Data Quality

The data quality module allows the definition and implementation of quality rules, integrating with the glossary of concepts at the definition level and the data catalog at the implementation level.

Quality rules list

Accessing the quality module we will obtain a list of quality rules. By default in this list, you will see the concept the quality rule is linked to if any and the data domain it belongs to. The columns of this view can be customized in each installation and can display any field of the quality rule template (see Template management section for more information on templates).

You can filter the search by active / inactive rules, domain the rule belongs to, type of rule (template used) and additionally, any field from the templates that are defined as a list of fixed values.

Quality rules

Definition of quality from a business point of view. Here we must add why the use of the rule, how the quality of this data affects the business, description of how the rule should be implemented and any other data that is considered relevant from a business/functional point of view.

A quality rule consists of standard fields common to all installations and fields that may be customized in each installation using the template management feature.

Standard Fields

Name: Name that identifies the validation and that will be displayed when this rule appears in a list. The objective of this field is to be able to quickly identify the validation in question.
Description: Detailed description of how this validation should be performed and what we want to obtain as a result. A rich text field will be available to enter this description.
Domain: Domain in which the rule will be stored. This will be important in order to define who has permission to alter the rule, create implementations, execute implementations.
Concept: Optionally you will be able to select a concept to which the rule is applied.
Active: If the rule is active, the quality implementations associated with it will be executed.

Customized fields

In each installation, the required fields can be configured through template management.

Create new quality rule

Quality rules can be defined in three different ways:

From a business concept. In this case, they will be a functional definition of validations to be performed on the given business concept to ensure its validity. To define these rules, a business concept will be accessed and you will be able to create the rule in the "Quality Rules" tab. Concept and domain will be automatically assigned to the rule.
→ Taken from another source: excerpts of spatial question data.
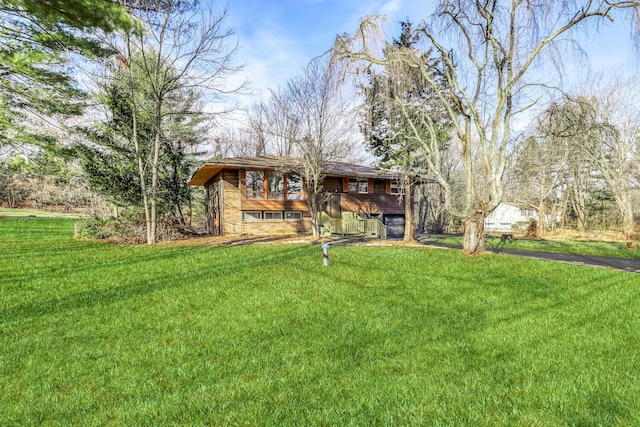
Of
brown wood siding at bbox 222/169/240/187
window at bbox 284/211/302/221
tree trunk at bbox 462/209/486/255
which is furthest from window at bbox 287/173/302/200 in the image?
tree trunk at bbox 462/209/486/255

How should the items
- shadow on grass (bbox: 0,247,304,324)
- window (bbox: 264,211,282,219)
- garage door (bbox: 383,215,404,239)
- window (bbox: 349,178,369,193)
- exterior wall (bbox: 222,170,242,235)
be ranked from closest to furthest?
shadow on grass (bbox: 0,247,304,324) < exterior wall (bbox: 222,170,242,235) < window (bbox: 264,211,282,219) < window (bbox: 349,178,369,193) < garage door (bbox: 383,215,404,239)

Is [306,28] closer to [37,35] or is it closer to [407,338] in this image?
[37,35]

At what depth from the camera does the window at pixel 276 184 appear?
64.7 ft

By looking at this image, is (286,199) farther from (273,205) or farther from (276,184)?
(276,184)

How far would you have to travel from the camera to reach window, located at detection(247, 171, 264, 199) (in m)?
19.1

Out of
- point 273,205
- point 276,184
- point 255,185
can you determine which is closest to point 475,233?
point 273,205

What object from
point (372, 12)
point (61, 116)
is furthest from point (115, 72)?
point (372, 12)

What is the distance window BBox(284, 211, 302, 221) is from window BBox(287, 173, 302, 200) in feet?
2.93

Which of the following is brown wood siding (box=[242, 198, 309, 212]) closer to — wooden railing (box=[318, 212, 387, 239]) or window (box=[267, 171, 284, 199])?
window (box=[267, 171, 284, 199])

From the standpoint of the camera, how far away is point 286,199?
1980cm

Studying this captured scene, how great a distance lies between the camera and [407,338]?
433 centimetres

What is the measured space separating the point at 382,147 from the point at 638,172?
18.4 meters

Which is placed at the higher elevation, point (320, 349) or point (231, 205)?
point (231, 205)

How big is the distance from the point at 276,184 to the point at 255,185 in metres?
1.69
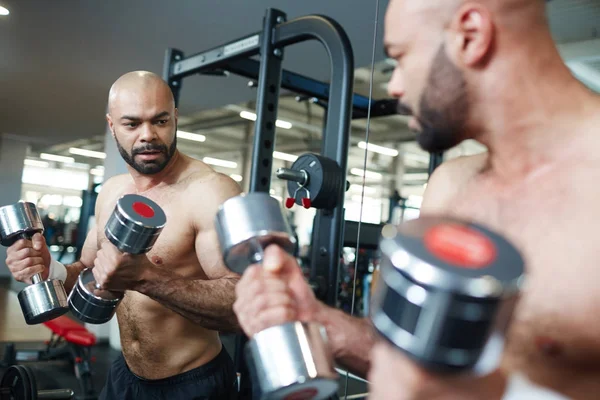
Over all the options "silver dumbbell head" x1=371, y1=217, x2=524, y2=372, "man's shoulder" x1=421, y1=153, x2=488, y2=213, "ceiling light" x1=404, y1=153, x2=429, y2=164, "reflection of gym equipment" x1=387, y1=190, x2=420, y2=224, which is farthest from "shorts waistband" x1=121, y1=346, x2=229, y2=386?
"ceiling light" x1=404, y1=153, x2=429, y2=164

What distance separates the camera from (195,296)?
142 cm

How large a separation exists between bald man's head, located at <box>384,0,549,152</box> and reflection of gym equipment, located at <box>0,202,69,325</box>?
1215 mm

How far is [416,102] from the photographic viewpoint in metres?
0.90

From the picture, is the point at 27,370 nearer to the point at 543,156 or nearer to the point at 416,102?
the point at 416,102

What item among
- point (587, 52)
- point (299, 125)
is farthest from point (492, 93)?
point (299, 125)

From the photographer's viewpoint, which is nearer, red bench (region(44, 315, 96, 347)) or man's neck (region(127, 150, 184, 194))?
man's neck (region(127, 150, 184, 194))

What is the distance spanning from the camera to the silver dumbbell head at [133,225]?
1146 mm

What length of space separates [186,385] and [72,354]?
120 inches

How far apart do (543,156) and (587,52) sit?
324 cm

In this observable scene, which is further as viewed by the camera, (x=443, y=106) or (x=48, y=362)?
(x=48, y=362)

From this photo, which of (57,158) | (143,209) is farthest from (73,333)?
(57,158)

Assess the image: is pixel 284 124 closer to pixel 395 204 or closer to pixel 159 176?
pixel 395 204

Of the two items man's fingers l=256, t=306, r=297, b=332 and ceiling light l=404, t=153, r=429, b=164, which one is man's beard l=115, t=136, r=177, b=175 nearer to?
man's fingers l=256, t=306, r=297, b=332

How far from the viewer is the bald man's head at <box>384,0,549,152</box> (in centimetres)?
83
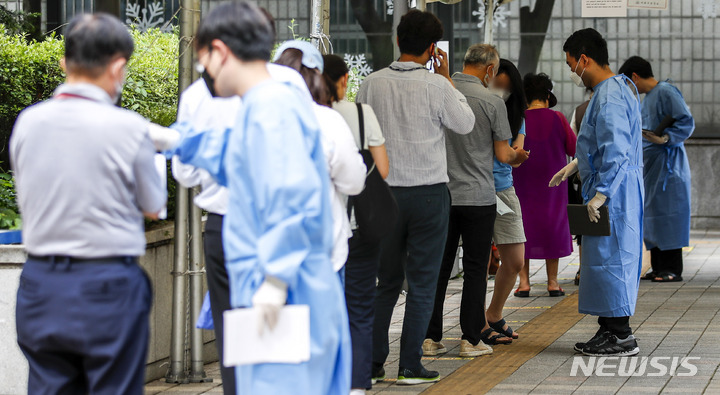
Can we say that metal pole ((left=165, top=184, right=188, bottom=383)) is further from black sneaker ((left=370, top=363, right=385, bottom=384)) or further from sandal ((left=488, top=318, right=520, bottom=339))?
sandal ((left=488, top=318, right=520, bottom=339))

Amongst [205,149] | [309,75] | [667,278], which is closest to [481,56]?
[309,75]

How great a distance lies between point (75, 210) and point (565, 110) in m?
12.4

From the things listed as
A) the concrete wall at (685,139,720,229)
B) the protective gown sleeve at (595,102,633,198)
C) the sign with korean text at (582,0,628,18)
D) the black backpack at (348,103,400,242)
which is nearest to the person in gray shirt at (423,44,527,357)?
the protective gown sleeve at (595,102,633,198)

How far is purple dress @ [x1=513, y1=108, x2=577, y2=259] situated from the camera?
8836 mm

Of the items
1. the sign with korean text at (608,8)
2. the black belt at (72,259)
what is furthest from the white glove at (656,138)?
the black belt at (72,259)

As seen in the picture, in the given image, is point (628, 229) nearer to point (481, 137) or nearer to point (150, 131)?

From the Data Quality module: In this case you will need to enter the rule's domain and will be able to select a concept to be linked to the rule although this is optional. In the Data Quality Rules main screen, click on the 'New Quality Rule' button to access the form to enter the rule information.

Quality implementations

Quality rules define the quality validations at functional level and the implementations define how these validations should be applied to our data. Take into account that the same rule can have several implementations since we may want to apply it to different data within our systems. Defining quality rules is not mandatory so you may create quality implementations that are not linked to quality rules.

The creation of implementations can go through an approval process. Using the permissions linked to this functionlity, certain roles can be given permissions to create implementations in draft status and send them for approval and a different role can be given the permission to review implementations and approve or reject them.
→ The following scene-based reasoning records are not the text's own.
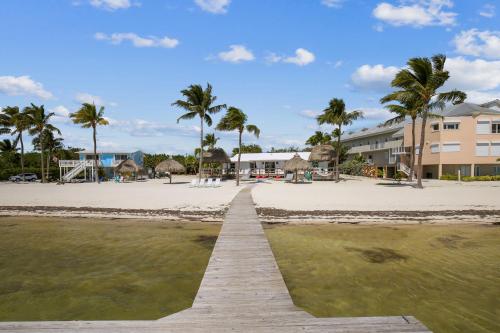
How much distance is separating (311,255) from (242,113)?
26804mm

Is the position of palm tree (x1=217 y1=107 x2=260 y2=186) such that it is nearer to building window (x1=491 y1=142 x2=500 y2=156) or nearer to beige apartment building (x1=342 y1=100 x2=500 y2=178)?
beige apartment building (x1=342 y1=100 x2=500 y2=178)

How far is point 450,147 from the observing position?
4012 cm

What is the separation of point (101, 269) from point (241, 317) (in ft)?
16.6

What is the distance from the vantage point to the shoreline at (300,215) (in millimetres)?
14219

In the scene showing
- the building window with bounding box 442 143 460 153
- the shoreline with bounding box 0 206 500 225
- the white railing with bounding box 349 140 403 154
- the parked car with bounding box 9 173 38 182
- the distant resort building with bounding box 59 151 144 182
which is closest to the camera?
the shoreline with bounding box 0 206 500 225

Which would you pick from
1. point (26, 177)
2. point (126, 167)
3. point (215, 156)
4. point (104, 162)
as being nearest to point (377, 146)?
point (215, 156)

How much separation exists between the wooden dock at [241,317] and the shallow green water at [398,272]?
3.20 ft

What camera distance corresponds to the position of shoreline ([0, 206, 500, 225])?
560 inches

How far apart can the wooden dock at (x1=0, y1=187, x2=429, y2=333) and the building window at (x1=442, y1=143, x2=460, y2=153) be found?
40096 millimetres

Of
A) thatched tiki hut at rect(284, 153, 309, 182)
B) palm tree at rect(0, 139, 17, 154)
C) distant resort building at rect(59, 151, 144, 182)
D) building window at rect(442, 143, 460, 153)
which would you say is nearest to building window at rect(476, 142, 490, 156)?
building window at rect(442, 143, 460, 153)

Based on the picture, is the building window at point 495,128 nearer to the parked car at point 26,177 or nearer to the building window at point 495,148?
the building window at point 495,148

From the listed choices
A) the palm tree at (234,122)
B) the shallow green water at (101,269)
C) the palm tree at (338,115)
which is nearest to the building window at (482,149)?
the palm tree at (338,115)

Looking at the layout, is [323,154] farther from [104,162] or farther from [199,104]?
[104,162]

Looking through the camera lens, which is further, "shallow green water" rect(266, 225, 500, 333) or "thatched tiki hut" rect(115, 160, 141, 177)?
"thatched tiki hut" rect(115, 160, 141, 177)
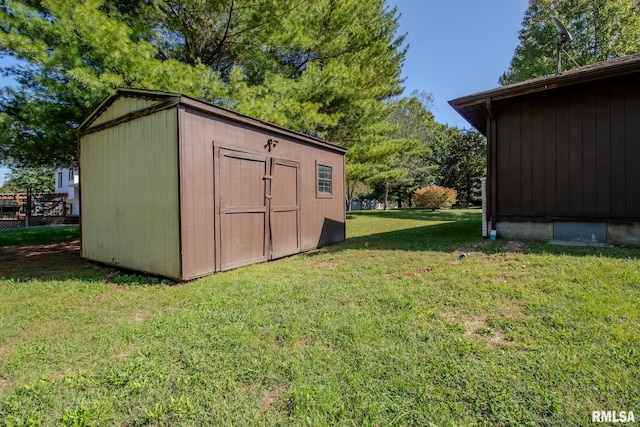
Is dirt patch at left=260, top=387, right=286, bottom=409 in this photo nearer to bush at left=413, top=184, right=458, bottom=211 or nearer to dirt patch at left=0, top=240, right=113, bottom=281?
dirt patch at left=0, top=240, right=113, bottom=281

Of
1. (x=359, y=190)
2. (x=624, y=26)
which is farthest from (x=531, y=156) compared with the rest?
(x=359, y=190)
If you do not want to implement this workflow, simply give the permissions to manage and to review implementations to the quality roles defined in your installation.

You will be able to access implementations using three different ways:

List of all implementations through the sidebar menu with download data, execute quality, search and filter capabilities.
List of implementations related to a quality rule as a tab inside the quality rule.
List of implementations linked directly to a business concept as a tab inside the business concept.
List of implementations for one data asset to be found in the data catalog.

Also, if your implementations go through an approval workflow, you can view those that are not published yet in the menu option Drafts under Data Quality.

Quality Implementations setup

In order to create a new implementation you can do it either linked to a quality rule or on its own.

Within the creation of new implementations, depending on the permissions of each user, two types of implementations can be registered: simple implementations that can be created following a multi-step form and raw/native implementations which are usually more complex and are set up by introducing SQL code. Depending on whether the implementation is linked to a rule or not, you will have to go to the Quality Rules menu option or the Implementations menu option.

Option 1: Implementation linked to a rule

The implementation will be created from the quality rule, in the Implementations tab.

There are 3 type of implementations you can create:

1) Form implementation: Clicking on the "New Implementation" button on the right hand-side of the screen will take you to a multi-step form which will guide you to create an implementation.

2) Raw/native implementation: If you want to set up a more complex implementation, click on "New Raw Implementation" button.

3) Basic implementation: Click on "Create basic implementation" to register implementations with just the basic information (id, result type, threshold and goal) without having to input additional information related to the dataset or validation.

Option 2: Standalone Implementation

There are two ways to create implementations when these are not linked to a quality rule:

1) From the list of implementations screen in the Data Quality module.

2) From a concept in the Business Glossary module if you want the implementation to be linked to a business concept.

There are 3 type of implementations you can create:

1) Form implementation: Clicking on the "New Implementation" button on the right hand-side of the screen will take you to a multi-step form which will guide you to create an implementation.

2) Raw/native implementation: If you want to set up a more complex implementation, click on "New Raw Implementation" button.

3) Basic implementation: You can also register implementations with just the basic information (id, result type, threshold and goal) without having to input additional information on the dataset or validation. In order to create this type of implementation, click on the 3-dot menu button and select "Create basic implementation".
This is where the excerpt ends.